Lozère : Sur les traces de la Bête
La Lozère, dans le Massif Central, un lieu typique de la France profonde. Une population clairsemée, des petits villages endormis, ses paysages sauvages donnent l'impression d'un autre monde. traversée par des routes tranquilles et sinueuses peu fréquentées, la Lozère est un rêve de cyclistes. La géologie volcanique du département et son altitude élevée le rendent encore plus singulier, presque préhistorique.
En roulant ici, on sent le poids d’un lieu mystérieux, puissant. Chaque fois que l'occasion s'est présentée, nous avons emprunté des chemins de terre, mais, en janvier, nous y avons trouvé de la neige et de la glace. Cela a donné lieu à un terrain traître qu'il était parfois impossible de parcourir en restant accroché à nos pédales.
Tous les quatre, nous avons roulé avec cette énergie que l'on ressent lorsqu'on est dans la nature en hiver, avalant la route comme si nous étions poursuivis par les chiens de l'enfer. L'adrénaline nous a fait avancer, et alors que nous commencions à trouver un rythme, nous avons été distraits par des idées et des histoires. Une histoire tapie dans l'ombre, bien présente ici, attendant que nous l’évoquions : La Bête du Gévaudan.
La légende raconte qu'en juin 1764, une jeune fermière, alors qu'elle gardait son troupeau dans le Gévaudan (ou Lozère comme on l'appelle aujourd'hui), fut attaquée et tuée par une créature ressemblant à un loup. L'élevage de moutons est une activité dangereuse dans bien des cas, mais cette attaque était brutale. D'autres observations, attaques et décès se succèdent, chaque incident suggérant qu'il ne s'agissait pas d'un animal ordinaire.
Les habitants du Gévaudan sont traumatisés alors que les attaques deviennent de plus en plus fréquentes. Le capitaine Jean-Baptiste Duhamel, chef de l'infanterie de Clermont-Ferrand, tente de rassembler des agriculteurs locaux pour chasser ce mystérieux prédateur, mais on rapporte que les volontaires ne parviennent pas à s'approcher de l'animal, plus rusé que les autres et que pour ceux qui l’ont approché, son aspect terrifiant les arrête net. Peut-être aussi parce que les chasseurs n'avaient pas de cadres en carbone, de pneus de 40 mm ou de freins à disque pour poursuivre ladite créature…
Duhamel a décrit cette bête terrifiante comme étant aussi grande qu'un cheval et dotée d'une fourrure rouge et noire. Un autre témoin a affirmé qu'elle pouvait marcher sur ses pattes arrière et que sa peau pouvait même résister aux tirs de mousquet.

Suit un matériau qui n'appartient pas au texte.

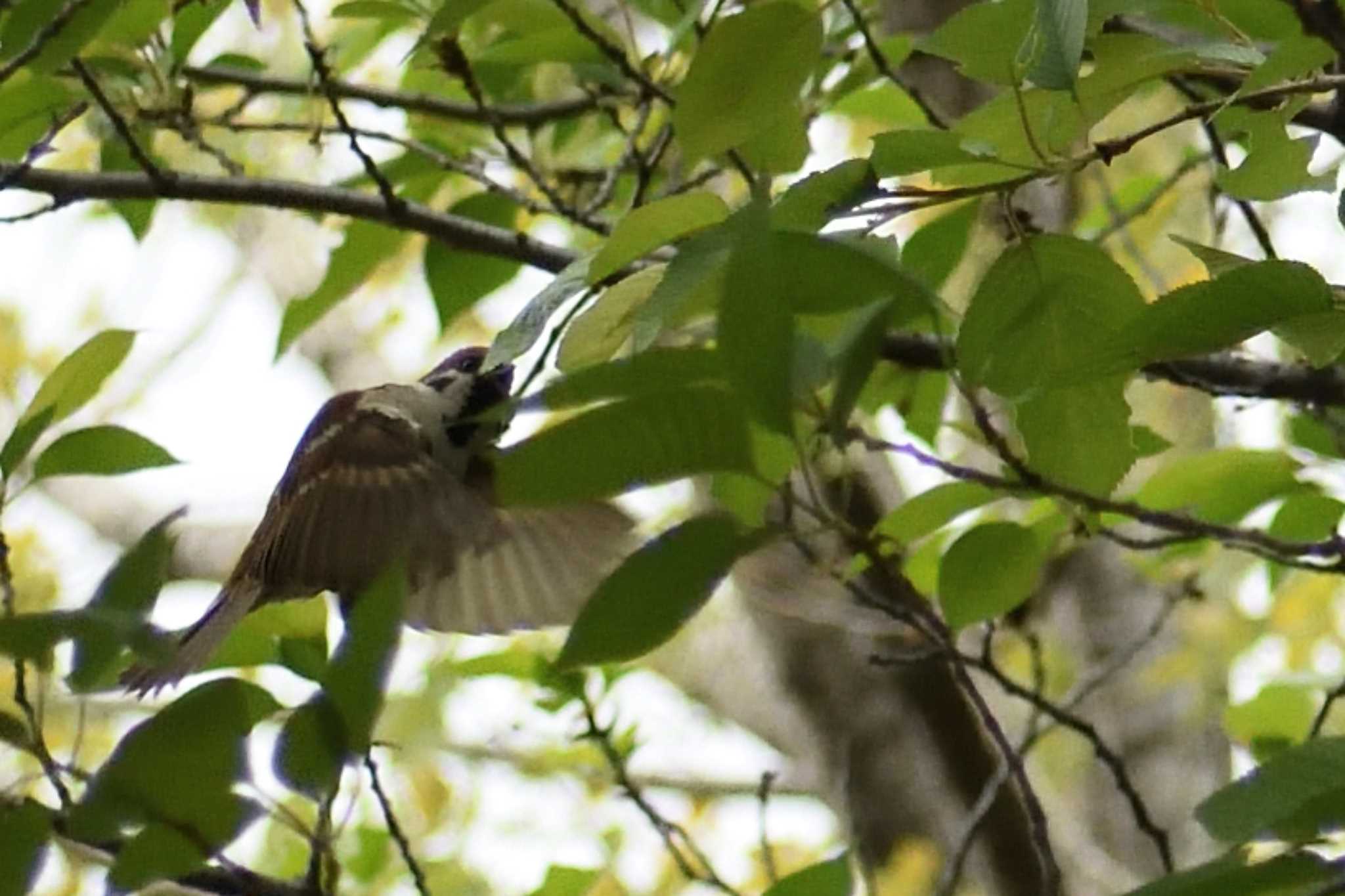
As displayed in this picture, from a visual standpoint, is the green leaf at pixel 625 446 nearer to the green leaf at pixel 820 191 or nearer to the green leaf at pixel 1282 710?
the green leaf at pixel 820 191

Il a également été dit que certains volontaires, désespérés d'attirer la créature, se sont déguisés en femmes. La légende va même plus loin en suggérant que la Bête du Gévaudan devint si difficile à capturer que Louis XV envoya son garde du corps personnel, François Antoine, pour aider les habitants désespérés. Mais Antoine ne parvint pas non plus à capturer l’animal.
Un loup géant ? Une meute de loups ? Un tigre échappé du zoo ? Ou était-ce un loup-garou assoiffé de sang ? Certains historiens suggèrent que l'histoire a été inventée par les journaux royalistes, afin d'obtenir le soutien du roi dans les campagnes françaises. Nous venons de comprendre que nos ventres sont vides, que la faim commence à se faire sentir et que nous étions nous aussi prêts à dévorer ce qui nous passerait sous le nez.
Ainsi, après avoir épuisé nos connaissances sur cette terrible histoire, nous avons pédalé aussi vite que possible sur la route pavée pour gagner la ville, et rassasier les bêtes.
En octobre 1767, un énorme loup a été abattu par un fermier local près de Langogne, et on dit que des restes humains ont été trouvés dans l'estomac de l'animal. C'était peut-être la Bête. Peut-être pas. Certaines personnes étaient convaincues que la Bête du Gévaudan avait simplement disparu dans les collines.
Avons-nous roulé un peu plus vite que d'habitude ce jour-là ? La faim a-t-elle pris le dessus ? Rouler dans le Massif Central est une belle aventure hors du commun, mais quand on est là, sans personne autour, notre imagination nous joue volontiers des tours. Penser que la bête vit encore dans les montagnes d'ici rend ce lieu magique, bien qu'un peu sinistre.